Hong Kong, 18 Jan 2017 - In today's 2017 Policy Address, Hong Kong Chief Executive C.Y. Leung announced "The Government plans to introduce a bill into LegCo this year to amend the Inland Revenue Ordinance to offer tax concessions so as to attract companies to develop aircraft leasing business in Hong Kong."
Today's announcement is welcome and long-anticipated news for the aircraft leasing service industry. According to forecasts by Airbus, demand for new aircraft worldwide between now and 2035 will be 33,000 with a value of approximately US$5.2 trillion. 40% of new aircraft deliveries will be to the Asia Pacific region, compared to a combined total of 37% for new deliveries to Europe and North America. As a result, many lessors are looking to establish an Asian hub for their aircraft leasing business.
"Hong Kong is already a well-established financial centre in Asia," said Clarence Leung, Asset Finance and Leasing Director at PwC Hong Kong. "Aircraft finance and leasing will be an additional piece of the jigsaw of financial services in the territory. It will provide new job opportunities and attract highly skilled people to Hong Kong."

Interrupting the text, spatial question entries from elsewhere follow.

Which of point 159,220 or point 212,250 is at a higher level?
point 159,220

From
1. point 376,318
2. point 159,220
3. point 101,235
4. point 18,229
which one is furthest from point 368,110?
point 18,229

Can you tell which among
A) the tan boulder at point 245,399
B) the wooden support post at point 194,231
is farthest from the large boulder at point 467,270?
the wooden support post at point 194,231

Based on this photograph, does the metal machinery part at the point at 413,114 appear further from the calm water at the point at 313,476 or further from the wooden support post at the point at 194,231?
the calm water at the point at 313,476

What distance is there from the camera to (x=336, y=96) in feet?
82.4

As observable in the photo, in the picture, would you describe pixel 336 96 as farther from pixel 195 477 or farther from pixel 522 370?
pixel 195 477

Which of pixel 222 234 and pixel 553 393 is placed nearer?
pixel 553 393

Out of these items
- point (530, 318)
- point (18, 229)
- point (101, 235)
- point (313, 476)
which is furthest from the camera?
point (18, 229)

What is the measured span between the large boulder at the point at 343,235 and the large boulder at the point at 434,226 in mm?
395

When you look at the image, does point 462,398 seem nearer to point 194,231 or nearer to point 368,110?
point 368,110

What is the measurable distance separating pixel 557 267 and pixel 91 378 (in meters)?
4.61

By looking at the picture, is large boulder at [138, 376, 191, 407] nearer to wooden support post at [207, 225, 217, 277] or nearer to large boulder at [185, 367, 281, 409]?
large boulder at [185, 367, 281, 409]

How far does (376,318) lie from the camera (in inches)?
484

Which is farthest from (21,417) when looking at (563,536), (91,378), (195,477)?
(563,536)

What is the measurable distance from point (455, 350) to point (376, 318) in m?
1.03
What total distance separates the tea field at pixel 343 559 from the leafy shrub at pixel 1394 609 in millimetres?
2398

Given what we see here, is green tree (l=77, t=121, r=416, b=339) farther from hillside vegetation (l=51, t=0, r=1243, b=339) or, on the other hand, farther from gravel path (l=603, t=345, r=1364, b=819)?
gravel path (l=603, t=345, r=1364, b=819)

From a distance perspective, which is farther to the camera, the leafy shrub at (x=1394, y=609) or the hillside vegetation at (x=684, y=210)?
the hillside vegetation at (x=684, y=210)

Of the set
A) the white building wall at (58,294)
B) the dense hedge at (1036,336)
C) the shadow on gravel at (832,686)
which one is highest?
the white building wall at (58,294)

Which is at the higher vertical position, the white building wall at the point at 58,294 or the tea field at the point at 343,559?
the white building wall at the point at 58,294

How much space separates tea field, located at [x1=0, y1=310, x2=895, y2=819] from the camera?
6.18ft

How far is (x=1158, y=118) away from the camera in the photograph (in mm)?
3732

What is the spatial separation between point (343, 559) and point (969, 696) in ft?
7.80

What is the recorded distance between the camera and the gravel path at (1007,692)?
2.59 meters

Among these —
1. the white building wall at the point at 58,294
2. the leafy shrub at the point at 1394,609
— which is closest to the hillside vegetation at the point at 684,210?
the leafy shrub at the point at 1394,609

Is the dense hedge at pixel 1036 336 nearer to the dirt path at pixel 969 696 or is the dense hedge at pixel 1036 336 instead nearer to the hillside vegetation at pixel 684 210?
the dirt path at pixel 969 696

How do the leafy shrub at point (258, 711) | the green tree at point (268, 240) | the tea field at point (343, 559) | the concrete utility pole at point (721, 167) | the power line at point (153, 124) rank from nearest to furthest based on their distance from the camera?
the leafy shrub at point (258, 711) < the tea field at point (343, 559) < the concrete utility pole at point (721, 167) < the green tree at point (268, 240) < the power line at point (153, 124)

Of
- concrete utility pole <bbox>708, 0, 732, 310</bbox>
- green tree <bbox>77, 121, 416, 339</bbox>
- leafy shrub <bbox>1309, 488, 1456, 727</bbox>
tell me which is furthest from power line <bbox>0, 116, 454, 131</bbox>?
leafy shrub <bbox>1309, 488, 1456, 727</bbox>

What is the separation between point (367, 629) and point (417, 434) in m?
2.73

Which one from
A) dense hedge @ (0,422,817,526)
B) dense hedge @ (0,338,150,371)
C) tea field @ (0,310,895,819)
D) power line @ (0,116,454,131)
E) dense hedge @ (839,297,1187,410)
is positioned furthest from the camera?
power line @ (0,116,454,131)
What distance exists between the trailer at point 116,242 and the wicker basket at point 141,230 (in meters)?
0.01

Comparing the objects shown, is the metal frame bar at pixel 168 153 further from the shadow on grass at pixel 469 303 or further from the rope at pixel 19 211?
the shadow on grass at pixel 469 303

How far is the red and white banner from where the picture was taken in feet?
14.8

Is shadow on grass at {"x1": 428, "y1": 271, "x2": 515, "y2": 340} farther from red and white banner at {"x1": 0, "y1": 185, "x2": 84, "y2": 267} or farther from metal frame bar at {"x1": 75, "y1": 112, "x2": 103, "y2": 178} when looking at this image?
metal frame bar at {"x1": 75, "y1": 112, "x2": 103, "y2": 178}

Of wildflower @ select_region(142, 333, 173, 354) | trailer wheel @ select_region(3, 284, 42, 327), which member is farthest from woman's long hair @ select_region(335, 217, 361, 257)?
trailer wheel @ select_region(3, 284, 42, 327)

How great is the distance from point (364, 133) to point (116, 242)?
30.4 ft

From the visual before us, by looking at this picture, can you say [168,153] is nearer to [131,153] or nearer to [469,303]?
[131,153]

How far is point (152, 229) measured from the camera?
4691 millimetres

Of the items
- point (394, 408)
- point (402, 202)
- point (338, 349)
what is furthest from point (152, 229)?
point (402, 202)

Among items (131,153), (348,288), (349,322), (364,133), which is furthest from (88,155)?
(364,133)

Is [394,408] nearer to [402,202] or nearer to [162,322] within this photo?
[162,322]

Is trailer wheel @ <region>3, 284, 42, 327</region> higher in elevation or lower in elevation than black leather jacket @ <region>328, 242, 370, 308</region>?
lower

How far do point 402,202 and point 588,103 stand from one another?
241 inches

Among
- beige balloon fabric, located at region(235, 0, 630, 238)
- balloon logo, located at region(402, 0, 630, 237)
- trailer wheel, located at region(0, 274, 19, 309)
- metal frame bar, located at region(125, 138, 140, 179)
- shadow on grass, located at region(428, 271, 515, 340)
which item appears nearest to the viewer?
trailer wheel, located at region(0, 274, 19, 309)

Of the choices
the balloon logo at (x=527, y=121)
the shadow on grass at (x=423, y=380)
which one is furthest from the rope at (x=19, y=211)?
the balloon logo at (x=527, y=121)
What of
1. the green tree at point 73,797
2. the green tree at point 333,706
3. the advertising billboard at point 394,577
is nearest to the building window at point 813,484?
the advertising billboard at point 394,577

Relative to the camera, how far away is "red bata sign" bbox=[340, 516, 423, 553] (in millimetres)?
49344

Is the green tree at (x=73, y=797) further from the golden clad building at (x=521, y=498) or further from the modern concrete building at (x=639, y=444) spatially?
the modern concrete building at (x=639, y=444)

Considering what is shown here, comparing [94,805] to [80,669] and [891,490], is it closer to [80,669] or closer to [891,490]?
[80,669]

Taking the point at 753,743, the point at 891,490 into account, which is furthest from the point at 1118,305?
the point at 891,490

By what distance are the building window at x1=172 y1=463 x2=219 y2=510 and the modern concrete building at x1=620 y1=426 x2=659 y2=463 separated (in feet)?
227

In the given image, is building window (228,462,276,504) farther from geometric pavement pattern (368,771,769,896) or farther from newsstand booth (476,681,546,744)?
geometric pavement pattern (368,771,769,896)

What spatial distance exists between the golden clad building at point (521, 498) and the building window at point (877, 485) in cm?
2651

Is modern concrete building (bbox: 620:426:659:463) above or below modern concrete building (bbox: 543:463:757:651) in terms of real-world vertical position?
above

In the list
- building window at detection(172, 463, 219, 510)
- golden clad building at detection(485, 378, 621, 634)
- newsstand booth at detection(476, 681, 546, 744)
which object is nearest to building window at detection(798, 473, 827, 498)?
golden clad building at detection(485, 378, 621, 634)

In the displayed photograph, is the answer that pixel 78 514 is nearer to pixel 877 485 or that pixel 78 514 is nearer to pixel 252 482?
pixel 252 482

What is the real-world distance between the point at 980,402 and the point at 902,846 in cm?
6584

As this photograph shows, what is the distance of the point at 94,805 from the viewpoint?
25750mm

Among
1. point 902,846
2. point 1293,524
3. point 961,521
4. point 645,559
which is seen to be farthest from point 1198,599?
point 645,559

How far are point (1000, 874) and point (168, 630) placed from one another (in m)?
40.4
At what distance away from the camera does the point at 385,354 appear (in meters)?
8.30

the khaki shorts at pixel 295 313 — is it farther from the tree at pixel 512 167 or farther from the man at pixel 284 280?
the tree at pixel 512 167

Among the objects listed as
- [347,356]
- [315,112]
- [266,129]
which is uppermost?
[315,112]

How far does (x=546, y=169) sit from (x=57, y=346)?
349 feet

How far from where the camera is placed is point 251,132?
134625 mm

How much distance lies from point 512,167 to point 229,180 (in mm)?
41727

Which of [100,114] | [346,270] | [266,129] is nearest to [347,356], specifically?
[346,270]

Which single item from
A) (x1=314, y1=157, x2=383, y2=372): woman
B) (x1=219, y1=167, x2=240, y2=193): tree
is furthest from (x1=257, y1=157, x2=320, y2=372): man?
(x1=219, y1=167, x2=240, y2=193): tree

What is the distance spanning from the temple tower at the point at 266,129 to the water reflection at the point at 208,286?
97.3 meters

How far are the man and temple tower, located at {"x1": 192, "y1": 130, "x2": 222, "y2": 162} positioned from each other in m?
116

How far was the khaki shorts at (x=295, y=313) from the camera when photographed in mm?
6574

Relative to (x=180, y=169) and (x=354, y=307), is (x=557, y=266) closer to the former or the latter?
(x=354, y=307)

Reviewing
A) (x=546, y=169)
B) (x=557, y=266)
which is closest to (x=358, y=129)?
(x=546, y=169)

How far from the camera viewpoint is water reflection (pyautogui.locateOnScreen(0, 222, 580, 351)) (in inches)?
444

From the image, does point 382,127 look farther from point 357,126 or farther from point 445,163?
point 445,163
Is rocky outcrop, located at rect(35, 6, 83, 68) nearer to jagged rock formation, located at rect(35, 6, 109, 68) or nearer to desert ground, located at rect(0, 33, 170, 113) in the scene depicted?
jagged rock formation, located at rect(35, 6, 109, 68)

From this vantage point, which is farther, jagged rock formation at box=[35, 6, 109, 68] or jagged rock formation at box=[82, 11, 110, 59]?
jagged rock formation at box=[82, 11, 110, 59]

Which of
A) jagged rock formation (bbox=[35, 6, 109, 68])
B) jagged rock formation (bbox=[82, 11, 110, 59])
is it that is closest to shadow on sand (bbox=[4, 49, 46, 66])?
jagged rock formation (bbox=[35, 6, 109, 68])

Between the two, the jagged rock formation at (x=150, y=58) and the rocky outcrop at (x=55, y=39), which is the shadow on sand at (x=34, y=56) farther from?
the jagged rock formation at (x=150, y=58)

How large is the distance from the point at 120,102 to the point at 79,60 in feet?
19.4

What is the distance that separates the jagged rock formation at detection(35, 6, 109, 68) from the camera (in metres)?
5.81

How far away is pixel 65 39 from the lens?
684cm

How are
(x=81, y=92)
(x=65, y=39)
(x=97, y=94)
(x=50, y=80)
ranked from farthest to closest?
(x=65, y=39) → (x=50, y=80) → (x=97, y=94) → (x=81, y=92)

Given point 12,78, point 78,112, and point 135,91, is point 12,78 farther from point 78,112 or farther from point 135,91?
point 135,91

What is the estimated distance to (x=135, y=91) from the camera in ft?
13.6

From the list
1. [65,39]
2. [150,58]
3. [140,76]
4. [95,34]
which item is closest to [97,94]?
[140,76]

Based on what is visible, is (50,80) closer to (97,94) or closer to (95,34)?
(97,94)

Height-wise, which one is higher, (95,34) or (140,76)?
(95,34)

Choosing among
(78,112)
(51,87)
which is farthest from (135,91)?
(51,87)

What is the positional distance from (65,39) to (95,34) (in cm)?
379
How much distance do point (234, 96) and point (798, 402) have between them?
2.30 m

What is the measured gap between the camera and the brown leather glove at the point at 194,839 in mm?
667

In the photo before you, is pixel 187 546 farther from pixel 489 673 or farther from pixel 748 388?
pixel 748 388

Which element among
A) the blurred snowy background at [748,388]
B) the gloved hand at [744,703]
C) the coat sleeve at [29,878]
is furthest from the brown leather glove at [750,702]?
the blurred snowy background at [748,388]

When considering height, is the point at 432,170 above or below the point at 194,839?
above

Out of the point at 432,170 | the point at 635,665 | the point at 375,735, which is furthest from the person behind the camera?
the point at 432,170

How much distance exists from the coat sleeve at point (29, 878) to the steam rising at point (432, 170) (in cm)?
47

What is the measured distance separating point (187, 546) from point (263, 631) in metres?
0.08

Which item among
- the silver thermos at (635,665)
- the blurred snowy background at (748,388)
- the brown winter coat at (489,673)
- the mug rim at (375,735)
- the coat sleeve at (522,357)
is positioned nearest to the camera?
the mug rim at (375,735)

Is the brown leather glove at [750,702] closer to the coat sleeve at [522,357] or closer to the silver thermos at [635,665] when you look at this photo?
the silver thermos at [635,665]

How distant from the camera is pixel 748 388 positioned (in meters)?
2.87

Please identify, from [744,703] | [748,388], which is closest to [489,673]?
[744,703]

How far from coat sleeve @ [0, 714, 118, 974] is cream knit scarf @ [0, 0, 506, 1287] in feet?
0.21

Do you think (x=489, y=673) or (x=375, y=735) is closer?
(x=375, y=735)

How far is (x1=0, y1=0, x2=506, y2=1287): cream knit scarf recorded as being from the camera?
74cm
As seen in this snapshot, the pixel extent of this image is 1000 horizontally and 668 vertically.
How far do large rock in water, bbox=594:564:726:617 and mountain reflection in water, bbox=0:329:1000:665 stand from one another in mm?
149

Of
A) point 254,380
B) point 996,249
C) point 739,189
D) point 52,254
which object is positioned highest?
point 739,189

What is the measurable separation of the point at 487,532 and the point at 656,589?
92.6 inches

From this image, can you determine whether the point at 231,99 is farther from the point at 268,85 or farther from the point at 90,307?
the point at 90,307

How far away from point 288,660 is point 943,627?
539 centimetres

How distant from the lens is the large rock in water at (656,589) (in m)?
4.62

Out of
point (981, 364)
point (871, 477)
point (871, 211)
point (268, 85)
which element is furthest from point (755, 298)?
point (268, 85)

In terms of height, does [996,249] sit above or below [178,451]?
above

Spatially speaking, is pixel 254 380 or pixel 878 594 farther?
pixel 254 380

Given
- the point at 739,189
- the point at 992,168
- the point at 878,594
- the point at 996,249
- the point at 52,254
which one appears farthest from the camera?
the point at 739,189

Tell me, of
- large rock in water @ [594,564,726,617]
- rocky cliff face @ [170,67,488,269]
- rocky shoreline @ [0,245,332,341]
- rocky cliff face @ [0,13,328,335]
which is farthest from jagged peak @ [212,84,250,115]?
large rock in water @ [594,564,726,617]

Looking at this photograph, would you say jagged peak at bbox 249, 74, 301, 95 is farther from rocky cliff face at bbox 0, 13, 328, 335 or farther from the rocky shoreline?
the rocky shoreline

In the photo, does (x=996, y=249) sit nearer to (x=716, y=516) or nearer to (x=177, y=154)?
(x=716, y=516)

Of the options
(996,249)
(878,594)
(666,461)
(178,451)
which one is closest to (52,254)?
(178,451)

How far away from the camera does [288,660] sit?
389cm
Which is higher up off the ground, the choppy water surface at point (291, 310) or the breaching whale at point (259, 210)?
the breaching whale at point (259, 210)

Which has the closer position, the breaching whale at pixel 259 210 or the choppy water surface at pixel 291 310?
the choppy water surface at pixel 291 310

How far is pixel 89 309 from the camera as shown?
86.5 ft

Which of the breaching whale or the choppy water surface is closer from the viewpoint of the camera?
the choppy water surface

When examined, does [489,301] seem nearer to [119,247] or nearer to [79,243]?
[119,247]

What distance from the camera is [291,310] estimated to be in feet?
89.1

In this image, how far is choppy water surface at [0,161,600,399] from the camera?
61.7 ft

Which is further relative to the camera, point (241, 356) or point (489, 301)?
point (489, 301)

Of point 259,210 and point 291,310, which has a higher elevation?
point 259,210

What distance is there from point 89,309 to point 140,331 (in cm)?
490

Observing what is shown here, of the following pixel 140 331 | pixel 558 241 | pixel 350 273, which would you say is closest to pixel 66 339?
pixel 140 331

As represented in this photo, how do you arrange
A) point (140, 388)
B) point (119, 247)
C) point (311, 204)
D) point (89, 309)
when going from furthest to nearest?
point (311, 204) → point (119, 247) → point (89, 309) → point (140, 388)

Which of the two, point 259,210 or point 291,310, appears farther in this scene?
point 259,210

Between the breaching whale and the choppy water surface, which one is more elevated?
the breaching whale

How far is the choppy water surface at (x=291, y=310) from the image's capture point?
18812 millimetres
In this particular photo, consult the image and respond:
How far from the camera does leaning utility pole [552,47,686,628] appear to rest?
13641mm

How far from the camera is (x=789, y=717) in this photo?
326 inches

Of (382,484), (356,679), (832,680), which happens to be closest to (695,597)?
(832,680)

PwC believes it is important that the proposed new tax concessions are competitive relative to other aircraft leasing hubs, such as Ireland and Singapore, in order to attract aircraft lessors to Hong Kong. "Many countries are now putting the OECD's Base Erosion and Profit Shifting (BEPS) initiatives into place as they reform their domestic tax legislation," said Catherine Tsang, Tax Partner at PwC Hong Kong. "It is vital that the proposed new tax concessions in Hong Kong are BEPS-compliant in order to ensure that they are well received by the international tax community."